Whether intentionally or not, the Rheostatics have become inextricable from their Canadian identity. With a flair for the surreal and an artistic passion with rare sincerity, the Rheos are warriors for milder winter, cheap(er) beer, and the death of salesmen everywhere.
The band is slated to perform an impressive five shows at this year's High Performance Rodeo, each themed around one of their past albums. Martin Tielli, the band's co-vocalist, guitarist and dobo-ist--to name a few--is looking forward to the performances.
"It's great to do a bunch of shows together in the same place," he explains. "We do it every year in Toronto and we've done it in Vancouver. It's fun to have a theme every night. It's fun to pull out songs that haven't been played in a long time, even if they're a bit rough."
Their live shows are famous for creating memorable experiences. The band is able to transport listeners into the heart of their unique but definitively Canadian presence.
"The only modus operandi we ever had was 'sing what you know' I suppose," comments Tielli. "What we know is where we are. So we sing about Ontario and our trips across the country. The prairies are the highlight... It's the sort of remoteness, and the huge sky. That's something you don't see in Ontario."

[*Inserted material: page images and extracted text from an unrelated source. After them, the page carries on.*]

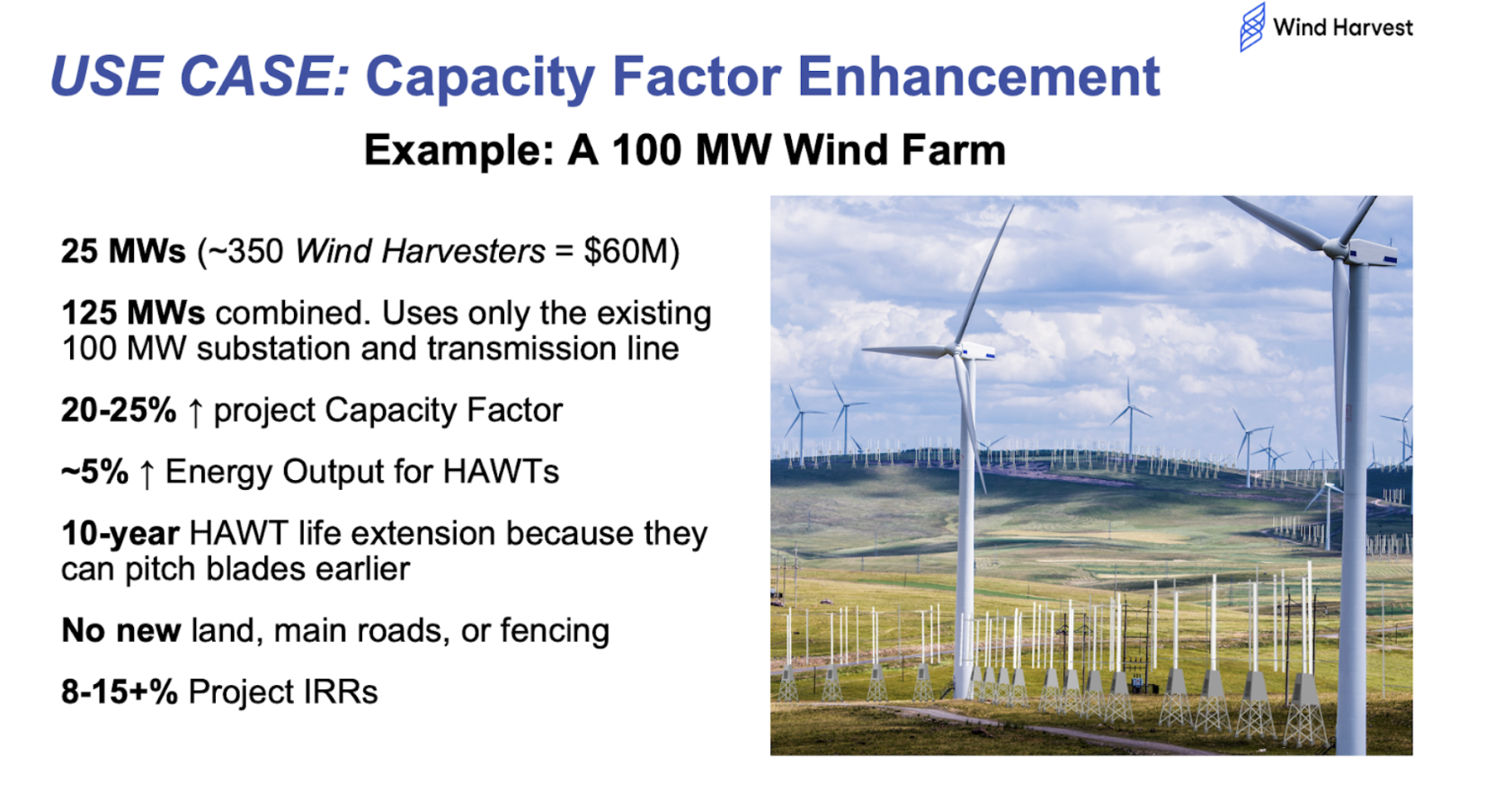 Wind Harvest

USE CASE: Capacity Factor Enhancement

Example: A 100 MW Wind Farm

25 MWs (~350 Wind Harvesters = $60M)

125 MWs combined. Uses only the existing 100 MW substation and transmission line

20-25% ↑ project Capacity Factor

~5% ↑ Energy Output for HAWTs

10-year HAWT life extension because they can pitch blades earlier

No new land, main roads, or fencing

8-15+% Project IRRs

After forming in Etobicoke, Ontario in 1980, the band's lineup eventually settled with Tielli, drummer Dave Clark, guitarist Dave Bidini, and bassist Tim Vesely. Their early releases Melville, Whale Music and Introducing Happiness brought them across the country with a repertoire of songs ranging from radio-appreciated pop to the genuinely eclectic. Despite losing Clark in 1994, the Rheos have rolled on and are rapidly filling their shoes as "icons and iconoclasts" of Canadian culture.
Their most recent album, 2067, emerged as one of the best albums of last year. One of the album's most memorable tracks is "The Tarleks," whose video features Frank Bonner as his character from the '80s sitcom WKRP in Cincinnati. Tarlek, the station's sleazy salesman, was renowned for impossibly ugly suits, matching white leather belt and shoes, and his relentless efforts to lay Loni Anderson's character Jennifer.

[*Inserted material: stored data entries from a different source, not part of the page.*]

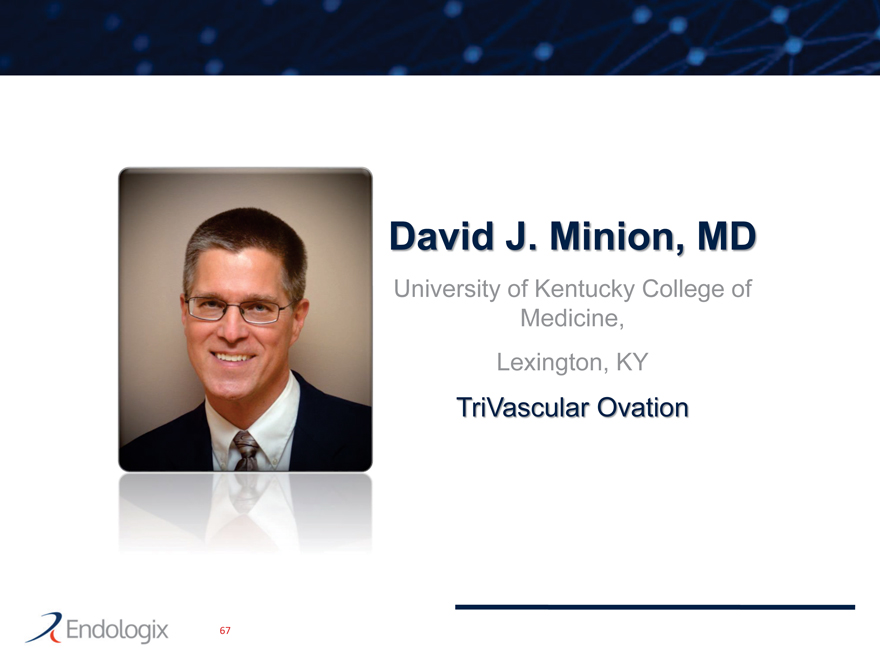 David J. Minion, MD

University of Kentucky College of Medicine,

Lexington, KY

TriVascular Ovation

Endologix

67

"My only regret is that we should have got him to sing some lines," says Tielli. "He heard the song, and tested it on his kids. They said 'dad, this is cool, so do it.'"
Lines like "they were everyone's uncle and everyone's friend/we were pulling their fingers all night long" rue the relentless seep of uninteresting salesmen into every aspect of life.
"Everyone's a salesman. And they don't even know it," Tielli remarks. "They'll die a long slow miserable death soon enough, I hope. Until the late '80s there was a societal feeling that hawksters and people peddling products were something that should be kept in its place. Now you can advertise in public parks and inside schools. But you can't smoke anywhere. It just can't sustain itself, and it's really boring."
Tirades against salesmen, laments on smoking laws and WKRP makes for an eccentric mix. Due to this, casual observers might find Tielli's inspirations surprising. One of his earliest inspirations came from a few Neil Young tracks discovered in a collection of his aunt's records.
"I had no idea who he was," Tielli recalls. "No one at my school knew him. I went to a really Italian high school. They were into disco. They were into disco long after disco was popular. No kid my age knew who the hell Neil Young was. I thought I was onto something real special, but when I found the Rheostatics, they all knew stoners who were into Neil, so he was terribly uncool to them."
In addition to being inspired by Young, the Rheos have other connections to musical Canadians. Having performed with musicians from Jane Siberry to the Tragically Hip and infamously playing the Maple Leaf Gardens with the Hip's lead singer Gordon Downie.
"We got to play Maple Leaf Gardens just before it shut down," Tielli recalls. "For two nights for pete's sake. That was just a dream come true. And they paid us better than most big bands pay their opening act, but my current favourite is playing with the Buttless Chaps."
Now the stuff of legend, the Rheostatics were recently asked to join Stompin' Tom as his backup band.
"He called us up with two weeks notice, and we were in the studio making a record," Tielli reminisces. "The contract was amazing. One member of the backup group had to stay up and drink with Tom every night until five. We met the boys he did get for that tour, afterwards. They looked tired."
Aside from performing with the Rheostatics and pursuing a solo career both onstage and as a painter, Tielli has also appeared a recent Canadian film. Titled Black Widow, the film is a noir-inspired piece of popular folklore wherein Tielli's wife, played by musician Sarah Slean, shoots Tielli, cuts him up, and sticks him in a furnace.
"It's excellent," comments Tielli. "For some reason, acting being shot is real easy. Makin' out, not so easy. It was a heavily choreographed, crammed event."
It can be hard to leave the house in winter, but if there was ever time to have fun without being ashamed of your Sorels/toque/mukluks, it's at a Rheostatics show.